# [OBJECTIVE]
In the patent page, where does the main planing surface of each hull sit relative to the catamaran's center of gravity?

# [SOURCE PASSAGE]
==================================================

U.S. patent number 4,748,929 [Application Number 07/029,054] was granted by the patent office on 1988-06-07 for planing catamaran.
Invention is credited to Peter R. Payne.
United States Patent |
4,748,929 |
Payne |
June 7, 1988 |
Planing catamaran
Abstract
A high-speed planing catamaran is comprised of hulls, each of
which has a canard planing surface well forward of the catamaran's
center of gravity and a main planing surface aft of and closer to
the center of gravity. At planing speeds, the canard surface leaves
a trough in the water which substantially encloses the hull portion
aft of the canard surface. The main planing surface rides on water
between the hulls, but outside the trough. The angle of incidence
of all surfaces may be adjustable, as may the vertical and lateral
positions of each hull's propeller.
Inventors: |
Payne; Peter R. (Stevensville,
MD) |
Family
ID: |
21846964 |
Appl.
No.: |
07/029,054 |
Filed: |
March 23, 1987 |
Current U.S.
Class: |
114/280;
114/61.14; 114/288 |
Current CPC
Class: |
B63B
1/24 (20130101) |
Current International
Class: |
B63B
1/24 (20060101); B63B 1/16 (20060101); B63B
001/28 () |
Field of
Search: |
;114/56,57,61,271,274,280,282,288 ;440/75,61 |
References Cited
[Referenced By]
U.S. Patent Documents
Other References
Lang, T. G., Design and Development of the 190-Ton Stable
Semisubmerged Platform (SSP); Journal of Engineering for Industry,
Nov.-1974..
|
Primary Examiner: Peters, Jr.; Joseph F.
Assistant Examiner: Sotelo; Jesus D.

==================================================

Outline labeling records
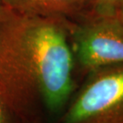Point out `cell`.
Segmentation results:
<instances>
[{
	"label": "cell",
	"mask_w": 123,
	"mask_h": 123,
	"mask_svg": "<svg viewBox=\"0 0 123 123\" xmlns=\"http://www.w3.org/2000/svg\"><path fill=\"white\" fill-rule=\"evenodd\" d=\"M68 20L0 7V99L24 114L42 104L57 112L73 91Z\"/></svg>",
	"instance_id": "cell-1"
},
{
	"label": "cell",
	"mask_w": 123,
	"mask_h": 123,
	"mask_svg": "<svg viewBox=\"0 0 123 123\" xmlns=\"http://www.w3.org/2000/svg\"><path fill=\"white\" fill-rule=\"evenodd\" d=\"M89 72L64 123H123V63Z\"/></svg>",
	"instance_id": "cell-2"
},
{
	"label": "cell",
	"mask_w": 123,
	"mask_h": 123,
	"mask_svg": "<svg viewBox=\"0 0 123 123\" xmlns=\"http://www.w3.org/2000/svg\"><path fill=\"white\" fill-rule=\"evenodd\" d=\"M68 26L74 58L83 69L123 63V22L116 15L84 16Z\"/></svg>",
	"instance_id": "cell-3"
},
{
	"label": "cell",
	"mask_w": 123,
	"mask_h": 123,
	"mask_svg": "<svg viewBox=\"0 0 123 123\" xmlns=\"http://www.w3.org/2000/svg\"><path fill=\"white\" fill-rule=\"evenodd\" d=\"M2 5L22 14L67 19L84 14L85 0H1Z\"/></svg>",
	"instance_id": "cell-4"
},
{
	"label": "cell",
	"mask_w": 123,
	"mask_h": 123,
	"mask_svg": "<svg viewBox=\"0 0 123 123\" xmlns=\"http://www.w3.org/2000/svg\"><path fill=\"white\" fill-rule=\"evenodd\" d=\"M122 0H85V16H114Z\"/></svg>",
	"instance_id": "cell-5"
},
{
	"label": "cell",
	"mask_w": 123,
	"mask_h": 123,
	"mask_svg": "<svg viewBox=\"0 0 123 123\" xmlns=\"http://www.w3.org/2000/svg\"><path fill=\"white\" fill-rule=\"evenodd\" d=\"M6 108L0 99V123H6Z\"/></svg>",
	"instance_id": "cell-6"
},
{
	"label": "cell",
	"mask_w": 123,
	"mask_h": 123,
	"mask_svg": "<svg viewBox=\"0 0 123 123\" xmlns=\"http://www.w3.org/2000/svg\"><path fill=\"white\" fill-rule=\"evenodd\" d=\"M116 16L123 22V0H122L121 2H120L118 8L117 10Z\"/></svg>",
	"instance_id": "cell-7"
},
{
	"label": "cell",
	"mask_w": 123,
	"mask_h": 123,
	"mask_svg": "<svg viewBox=\"0 0 123 123\" xmlns=\"http://www.w3.org/2000/svg\"><path fill=\"white\" fill-rule=\"evenodd\" d=\"M1 6H2V2H1V0H0V7H1Z\"/></svg>",
	"instance_id": "cell-8"
}]
</instances>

==================================================

# [RESULT OF THIS EXERCISE]
It sits aft of the center of gravity and closer to it than the canard planing surface.